GAINESVILLE, Fla. (CN) – A county courthouse just outside the Florida panhandle does not have to remove a display of the Ten Commandments from its steps while the 11th Circuit considers an appeal of the order to remove it, a federal judge ruled.
The American Civil Liberties Union of Florida sued Dixie County when a local businessman won approval to place a monument displaying the Ten Commandments on the courthouse steps.
According to the complaint, the 5-feet tall granite monument, which was installed in November 2006, sits alone on the front steps, directly under the Dixie County Courthouse title. In addition to the Ten Commandments, it features the inscription “Love God and Keep His Commandments.”
The ACLU called the display “an unconstitutional endorsement of religion by Dixie County,” asserting that it violated the Establishment Clause. But the county argued that the display was protected as private speech since it was not commissioned or owned by the government.
In August 2008, a federal judge agreed that the local ACLU had standing to sue. Shortly thereafter, Dixie approved a set of “monument placement guidelines” meant to dissociate the county from any courthouse steps displays. The guidelines required Dixie residents and organizations applying for monument permits to display a disclaimer on the courthouse steps, stating that the county did not endorse the monuments or the message they conveyed. Monument owners are also now required to post a bond of up to $50,000 and obtain general liability insurance coverage of $5 million.
In spite of these measures, however, Dixie never required the owner of the Ten Commandments display to post a bond or obtain insurance, according to the complaint.
At this point, the county installed a notice on the monument that attributed ownership to its private sponsor.
But U.S. District Judge Maurice Paul concluded last month that these facts were not enough to establish that the monument was purely private speech.
The court also rejected the county’s argument that the Ten Commandments display was not permanent because it was not anchored to the stone of the courthouse steps, and therefore did not imply government endorsement.
“The monument in question weighs 12 thousand pounds, has been there for three years, and Dixie County has no plans to move it,” the 13-page ruling states. “In fact, Dixie County has defended this lawsuit with the objective of maintaining the monument’s current location.”
“Despite the actual ownership of the monument, the location and permanent nature of the display make it clear to all reasonable observers that Dixie County chooses to be associated with the message being conveyed,” Paul added.
The court also found that the context and location of the display clearly established Dixie County’s endorsement of its religious message.

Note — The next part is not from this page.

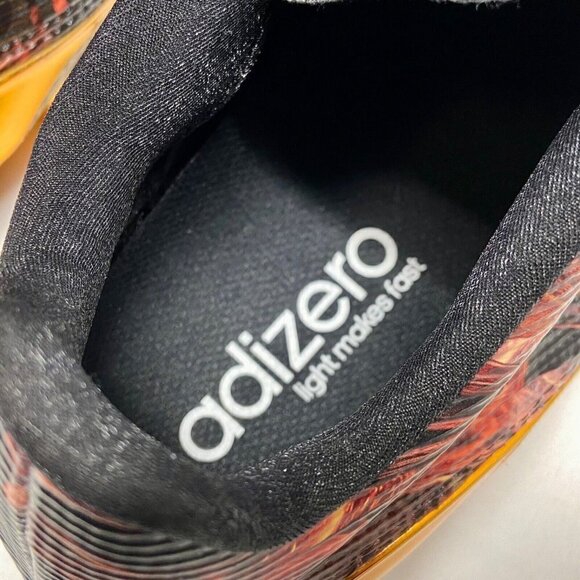 adidas adizero Football Cleats Men's Multi Sizes Left Cleat 17 & Right 18 (READ) - Picture 9 of 16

The fact that the ACLU challenged the monument just two months after it was installed is further proof that the display was associated with the county and its efforts to “promote religion over nonreligion,” according to the July 15 ruling.
Paul directed the county to remove the display within 30 days, but he agreed to stay that order on Monday because Dixie County has appealed to the 11th Circuit. “Staying injunctions pending appeal is particularly appropriate where, as here, doing so would preserve the status quo” without harming the interested parties or the public, the latest decision states.